Articles d'intérêt

Nouveaux développements - Le critère de la qualité pour agir

par Monica Phillips, avocate
juillet 2005

Depuis le Communiqué de février-avril 1999, le Comité externe a publié des articles d'intérêt sur des questions importantes de relations de travail. Le premier de ces articles portait sur la qualité pour agir relativement au dépôt d'un grief, dont traite le paragraphe 31(1) de la Loi sur la GRC.

Plus de six ans plus tard et après bon nombre de conclusions et recommandations, de nouveaux principes importants régissant la qualité pour agir se sont façonnés, dont les plus notables portent sur la qualité pour agir des membres à la retraite et sur le moment où une décision a été rendue dans le cadre de la « gestion des affaires de la Gendarmerie ». En outre, certains principes clés ont été confirmés ou expliqués plus en profondeur, notamment l'effet d'un processus de rechange, l'absence de la nécessité de prouver le préjudice et le sens de « subir un préjudice »

Qualité pour agir des membres à la retraite

Le concept nouveau le plus important est peut-être celui de l'examen, par le Comité externe, de la qualité pour agir des membres à la retraite. Jusqu'à maintenant, le terme « membre », qui figure au paragraphe 31(1) de la Loi, a été interprété de façon large plutôt que restreinte, afin de respecter les objectifs de la Loi au chapitre des griefs.

Le Comité externe a rendu ses premières conclusions et recommandations à cet égard en mai 2004, dans le cadre du grief G-321 (résumé dans le Communiqué d'avril-juin 2004). En l'espèce, le requérant s'était plaint du fait que le comité de classification n'avait pas reclassifié son poste. Le CEE a recommandé d'accueillir le grief (G-219, résumé dans le Communiqué de septembre 1998-janvier 1999), mais le commissaire de la GRC a rejeté cette recommandation. La décision a été infirmée par la Cour fédérale, qui a ordonné un nouvel examen. L'examen en question a été effectué par un nouveau comité de classification, qui en est arrivé à la même conclusion que le premier comité. Entre-temps, le requérant a pris sa retraite. Il a déposé un grief à l'encontre de la décision du deuxième comité, mais son grief a été jugé irrecevable au niveau I puisqu'il n'était plus « membre » de la GRC.

En ce qui a trait à la question de la qualité pour agir, le Comité externe en a conclu que son grief était admissible puisque la décision contestée portait sur la classification du poste au moment où le membre en était titulaire. La Loi prévoit seulement que la décision porte sur les droits d'une personne à titre de membre de la GRC. Il n'est pas nécessaire que cette personne soit encore membre de la GRC lorsque le grief est présenté.

Le commissaire a souscrit à l'avis du Comité externe au chapitre de la qualité pour agir, en concluant que la décision du comité de classification constituait une continuité de la première décision (résumé dans le Communiqué d'octobre-décembre 2004).

- **Enregistrements fournis**:
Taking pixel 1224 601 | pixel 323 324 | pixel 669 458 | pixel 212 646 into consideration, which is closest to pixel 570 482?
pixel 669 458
---
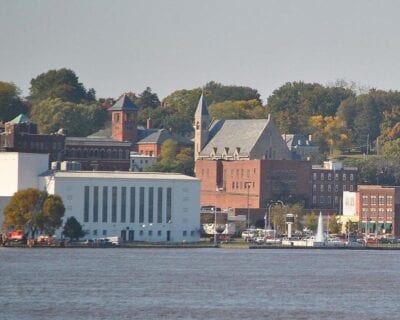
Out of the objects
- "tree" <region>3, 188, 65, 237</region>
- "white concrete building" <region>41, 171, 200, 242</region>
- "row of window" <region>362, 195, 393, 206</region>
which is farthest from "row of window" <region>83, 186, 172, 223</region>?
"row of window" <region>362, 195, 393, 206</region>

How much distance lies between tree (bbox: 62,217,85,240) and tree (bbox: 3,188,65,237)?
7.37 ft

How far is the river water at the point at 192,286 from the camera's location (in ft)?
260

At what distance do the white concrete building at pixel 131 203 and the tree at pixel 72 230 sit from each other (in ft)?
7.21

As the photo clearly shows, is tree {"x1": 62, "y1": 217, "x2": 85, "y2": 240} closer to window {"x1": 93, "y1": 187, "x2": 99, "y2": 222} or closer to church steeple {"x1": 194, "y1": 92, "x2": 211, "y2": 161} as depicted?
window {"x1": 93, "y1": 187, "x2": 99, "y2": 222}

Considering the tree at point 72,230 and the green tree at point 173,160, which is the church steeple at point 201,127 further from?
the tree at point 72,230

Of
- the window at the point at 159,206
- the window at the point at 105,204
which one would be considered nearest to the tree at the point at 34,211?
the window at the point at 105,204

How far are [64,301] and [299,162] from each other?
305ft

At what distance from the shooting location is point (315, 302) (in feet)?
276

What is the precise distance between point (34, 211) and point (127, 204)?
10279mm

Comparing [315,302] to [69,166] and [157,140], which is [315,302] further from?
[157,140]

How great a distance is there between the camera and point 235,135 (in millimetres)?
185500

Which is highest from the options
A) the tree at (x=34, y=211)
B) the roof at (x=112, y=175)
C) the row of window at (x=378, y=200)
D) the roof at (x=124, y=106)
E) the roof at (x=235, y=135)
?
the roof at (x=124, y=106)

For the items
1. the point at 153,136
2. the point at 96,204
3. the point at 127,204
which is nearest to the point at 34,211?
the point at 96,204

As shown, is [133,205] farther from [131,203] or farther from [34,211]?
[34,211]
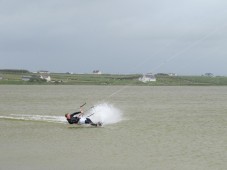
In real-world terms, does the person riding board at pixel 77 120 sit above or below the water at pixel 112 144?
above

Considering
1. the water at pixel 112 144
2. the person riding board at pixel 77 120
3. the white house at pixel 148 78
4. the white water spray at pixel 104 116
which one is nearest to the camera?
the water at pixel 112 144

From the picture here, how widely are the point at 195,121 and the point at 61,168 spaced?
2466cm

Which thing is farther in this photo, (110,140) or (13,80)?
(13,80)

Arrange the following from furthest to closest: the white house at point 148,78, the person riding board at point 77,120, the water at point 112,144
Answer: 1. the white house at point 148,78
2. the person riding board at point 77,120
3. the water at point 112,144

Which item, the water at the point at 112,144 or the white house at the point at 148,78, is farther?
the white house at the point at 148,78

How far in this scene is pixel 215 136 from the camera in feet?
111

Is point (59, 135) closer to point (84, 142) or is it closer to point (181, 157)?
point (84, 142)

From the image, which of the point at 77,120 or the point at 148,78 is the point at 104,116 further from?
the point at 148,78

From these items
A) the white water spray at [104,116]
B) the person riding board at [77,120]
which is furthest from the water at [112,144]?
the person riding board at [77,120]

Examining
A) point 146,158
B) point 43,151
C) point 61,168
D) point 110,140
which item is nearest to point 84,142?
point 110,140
...
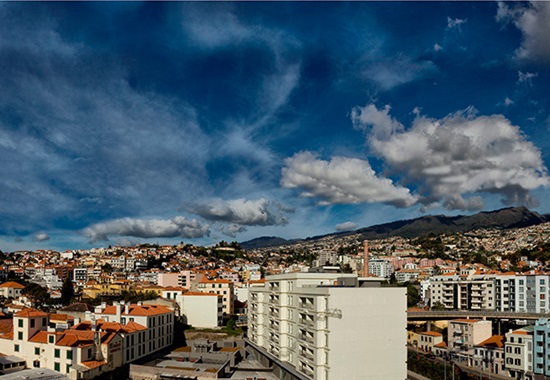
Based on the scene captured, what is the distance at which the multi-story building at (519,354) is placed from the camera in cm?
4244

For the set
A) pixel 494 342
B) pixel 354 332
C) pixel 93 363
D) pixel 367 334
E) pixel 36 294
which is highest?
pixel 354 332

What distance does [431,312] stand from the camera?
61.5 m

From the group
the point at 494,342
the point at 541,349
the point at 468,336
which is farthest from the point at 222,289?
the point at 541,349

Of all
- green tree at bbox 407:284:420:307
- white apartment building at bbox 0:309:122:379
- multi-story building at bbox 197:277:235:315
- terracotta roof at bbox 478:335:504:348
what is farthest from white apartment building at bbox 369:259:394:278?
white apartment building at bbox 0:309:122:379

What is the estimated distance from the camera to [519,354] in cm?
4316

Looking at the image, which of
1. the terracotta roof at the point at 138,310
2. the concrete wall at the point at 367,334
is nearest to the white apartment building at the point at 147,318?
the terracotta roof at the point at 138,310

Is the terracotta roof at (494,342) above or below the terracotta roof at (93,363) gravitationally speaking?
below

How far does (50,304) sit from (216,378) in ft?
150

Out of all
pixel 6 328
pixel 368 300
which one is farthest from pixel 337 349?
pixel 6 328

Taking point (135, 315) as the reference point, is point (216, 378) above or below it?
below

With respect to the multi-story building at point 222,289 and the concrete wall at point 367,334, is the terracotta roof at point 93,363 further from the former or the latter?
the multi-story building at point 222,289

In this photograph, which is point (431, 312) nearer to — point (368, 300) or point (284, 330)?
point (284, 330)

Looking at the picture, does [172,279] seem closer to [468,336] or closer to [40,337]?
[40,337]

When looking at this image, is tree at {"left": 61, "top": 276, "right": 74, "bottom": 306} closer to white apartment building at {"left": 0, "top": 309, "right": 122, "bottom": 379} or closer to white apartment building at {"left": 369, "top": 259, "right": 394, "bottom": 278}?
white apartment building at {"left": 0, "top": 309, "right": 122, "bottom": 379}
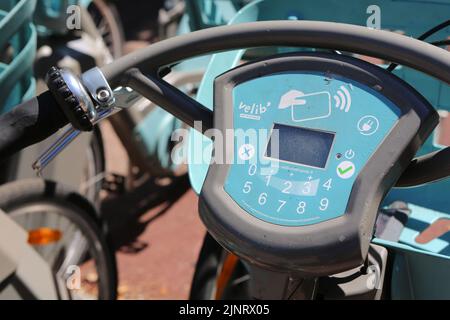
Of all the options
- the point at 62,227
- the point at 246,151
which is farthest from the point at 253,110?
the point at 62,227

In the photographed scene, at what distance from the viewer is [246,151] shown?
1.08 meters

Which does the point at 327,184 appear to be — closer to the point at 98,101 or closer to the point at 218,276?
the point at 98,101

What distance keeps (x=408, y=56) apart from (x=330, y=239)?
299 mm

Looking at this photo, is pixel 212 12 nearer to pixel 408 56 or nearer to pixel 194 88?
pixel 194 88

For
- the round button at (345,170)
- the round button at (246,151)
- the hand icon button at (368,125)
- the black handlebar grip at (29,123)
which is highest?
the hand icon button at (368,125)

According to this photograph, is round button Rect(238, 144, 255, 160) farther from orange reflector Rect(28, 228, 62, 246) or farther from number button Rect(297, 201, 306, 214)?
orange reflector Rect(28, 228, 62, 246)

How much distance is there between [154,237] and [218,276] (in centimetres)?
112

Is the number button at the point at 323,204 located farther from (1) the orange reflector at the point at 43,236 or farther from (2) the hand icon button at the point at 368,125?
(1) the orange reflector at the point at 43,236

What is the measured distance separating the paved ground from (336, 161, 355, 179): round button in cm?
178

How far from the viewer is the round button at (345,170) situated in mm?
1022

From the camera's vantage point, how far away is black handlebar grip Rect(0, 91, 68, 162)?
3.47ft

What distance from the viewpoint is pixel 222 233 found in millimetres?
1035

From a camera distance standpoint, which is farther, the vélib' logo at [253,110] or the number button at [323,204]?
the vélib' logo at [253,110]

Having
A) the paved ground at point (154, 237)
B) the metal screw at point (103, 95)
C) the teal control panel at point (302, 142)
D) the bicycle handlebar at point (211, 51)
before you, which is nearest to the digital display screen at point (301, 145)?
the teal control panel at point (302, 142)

- **Consigne**:
Selon l'article sur la qualité pour agir, pourquoi le Comité externe a-t-il jugé admissible le grief du requérant parti à la retraite ? Répondez en une à trois phrases. Les enregistrements n'ont aucun lien avec le texte.

- **Résultat attendu**:
Le Comité externe a jugé le grief admissible parce que la décision contestée portait sur la classification du poste à l'époque où le requérant en était titulaire. La Loi exige seulement que la décision porte sur les droits d'une personne à titre de membre de la GRC. Il n'est donc pas nécessaire que cette personne soit encore membre au moment où elle présente le grief.